Abstract. Sequestration of carbon by the marine biological pump depends on the processes that alter, remineralize and preserve particulate organic carbon (POC) during transit to the deep ocean. Here, we present data collected from the Great Calcite Belt, a calcite-rich band across the Southern Ocean surface, to compare the transformation of POC in the euphotic and mesopelagic zones of the water column. The 234Th-derived export fluxes and size-fractionated concentrations of POC, particulate inorganic carbon (PIC), and biogenic silica (BSi) were measured from the upper 1000 m of 27 stations across the Atlantic and Indian sectors of the Great Calcite Belt. POC export out of the euphotic zone was correlated with BSi export. PIC export was not, but did correlate positively with POC flux transfer efficiency. Moreover, regions of high BSi concentrations, which corresponded to regions with proportionally larger particles, exhibited higher attenuation of >51 μm POC concentrations in the mesopelagic zone. The interplay among POC size partitioning, mineral composition and POC attenuation suggests a more fundamental driver of POC transfer through both depth regimes in the Great Calcite Belt.

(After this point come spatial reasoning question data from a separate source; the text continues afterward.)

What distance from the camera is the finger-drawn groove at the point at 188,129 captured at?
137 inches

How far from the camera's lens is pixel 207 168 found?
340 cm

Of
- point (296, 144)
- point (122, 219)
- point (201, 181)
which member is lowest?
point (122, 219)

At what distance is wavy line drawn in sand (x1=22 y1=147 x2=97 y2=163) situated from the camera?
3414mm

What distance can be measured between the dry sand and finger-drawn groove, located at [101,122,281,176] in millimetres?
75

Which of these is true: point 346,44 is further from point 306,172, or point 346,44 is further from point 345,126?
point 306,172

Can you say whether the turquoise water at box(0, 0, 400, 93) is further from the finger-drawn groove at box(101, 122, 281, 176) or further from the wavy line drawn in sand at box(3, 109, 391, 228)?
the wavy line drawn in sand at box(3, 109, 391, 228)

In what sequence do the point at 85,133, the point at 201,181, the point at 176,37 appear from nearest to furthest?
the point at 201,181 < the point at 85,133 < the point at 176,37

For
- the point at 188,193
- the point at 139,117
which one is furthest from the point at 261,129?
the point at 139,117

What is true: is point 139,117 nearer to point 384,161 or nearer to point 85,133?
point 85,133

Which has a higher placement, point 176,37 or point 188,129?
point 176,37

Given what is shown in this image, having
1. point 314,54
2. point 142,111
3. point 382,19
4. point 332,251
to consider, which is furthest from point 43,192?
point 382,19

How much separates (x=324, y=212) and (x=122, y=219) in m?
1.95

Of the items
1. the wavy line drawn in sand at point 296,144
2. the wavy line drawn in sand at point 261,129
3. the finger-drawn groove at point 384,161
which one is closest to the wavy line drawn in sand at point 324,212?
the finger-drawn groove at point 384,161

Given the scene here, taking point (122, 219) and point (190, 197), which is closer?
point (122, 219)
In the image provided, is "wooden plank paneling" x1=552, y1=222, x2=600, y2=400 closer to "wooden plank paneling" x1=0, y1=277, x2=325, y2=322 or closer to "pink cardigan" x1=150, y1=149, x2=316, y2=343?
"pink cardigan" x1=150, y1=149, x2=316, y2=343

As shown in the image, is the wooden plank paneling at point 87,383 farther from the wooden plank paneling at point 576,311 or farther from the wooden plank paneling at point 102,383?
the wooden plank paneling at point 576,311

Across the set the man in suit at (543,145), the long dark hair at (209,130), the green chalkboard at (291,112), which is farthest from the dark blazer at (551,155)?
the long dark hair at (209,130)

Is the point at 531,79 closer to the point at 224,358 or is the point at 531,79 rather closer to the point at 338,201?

In particular, we argue that diatom-dominated communities produce large and labile POC aggregates, which generate high export fluxes but also drive more remineralization in the mesopelagic zone. We observe the opposite in communities with smaller calcifying phytoplankton, such as coccolithophores. We hypothesize that these differences are influenced by inherent differences in the lability of POC exported by different phytoplankton communities.